§ **Exercise inputs**
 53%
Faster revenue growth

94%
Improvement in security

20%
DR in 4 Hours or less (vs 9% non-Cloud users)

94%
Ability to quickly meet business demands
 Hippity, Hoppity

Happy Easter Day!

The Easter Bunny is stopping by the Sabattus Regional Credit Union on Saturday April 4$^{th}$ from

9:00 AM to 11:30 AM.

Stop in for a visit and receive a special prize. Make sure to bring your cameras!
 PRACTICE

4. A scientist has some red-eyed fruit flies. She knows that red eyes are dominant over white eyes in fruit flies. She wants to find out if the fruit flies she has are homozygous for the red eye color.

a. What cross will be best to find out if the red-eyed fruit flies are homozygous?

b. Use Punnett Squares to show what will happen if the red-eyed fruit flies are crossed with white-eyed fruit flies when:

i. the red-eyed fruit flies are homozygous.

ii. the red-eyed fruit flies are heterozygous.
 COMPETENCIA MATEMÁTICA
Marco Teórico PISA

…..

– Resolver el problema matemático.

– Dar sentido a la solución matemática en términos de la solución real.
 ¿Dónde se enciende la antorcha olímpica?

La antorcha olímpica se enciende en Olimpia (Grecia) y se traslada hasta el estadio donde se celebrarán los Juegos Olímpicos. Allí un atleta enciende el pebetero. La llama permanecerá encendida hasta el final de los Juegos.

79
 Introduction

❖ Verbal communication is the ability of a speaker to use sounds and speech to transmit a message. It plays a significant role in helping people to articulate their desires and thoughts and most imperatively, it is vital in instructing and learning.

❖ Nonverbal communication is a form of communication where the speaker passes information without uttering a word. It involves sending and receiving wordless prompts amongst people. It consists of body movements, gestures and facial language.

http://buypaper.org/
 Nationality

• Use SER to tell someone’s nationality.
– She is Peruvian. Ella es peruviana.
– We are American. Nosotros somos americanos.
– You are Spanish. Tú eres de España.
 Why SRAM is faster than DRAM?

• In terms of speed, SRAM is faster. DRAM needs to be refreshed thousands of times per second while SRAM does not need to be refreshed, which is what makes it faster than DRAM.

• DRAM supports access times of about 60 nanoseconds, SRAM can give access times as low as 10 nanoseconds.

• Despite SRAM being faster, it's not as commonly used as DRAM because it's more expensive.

§ **Work instructions**
Here the job is to output the lines from the start of the material through the line with "9:00 AM to 11:30 AM.", inclusive, exactly and with nothing else.

§ **Your response**
 53%
Faster revenue growth

94%
Improvement in security

20%
DR in 4 Hours or less (vs 9% non-Cloud users)

94%
Ability to quickly meet business demands
 Hippity, Hoppity

Happy Easter Day!

The Easter Bunny is stopping by the Sabattus Regional Credit Union on Saturday April 4$^{th}$ from

9:00 AM to 11:30 AM.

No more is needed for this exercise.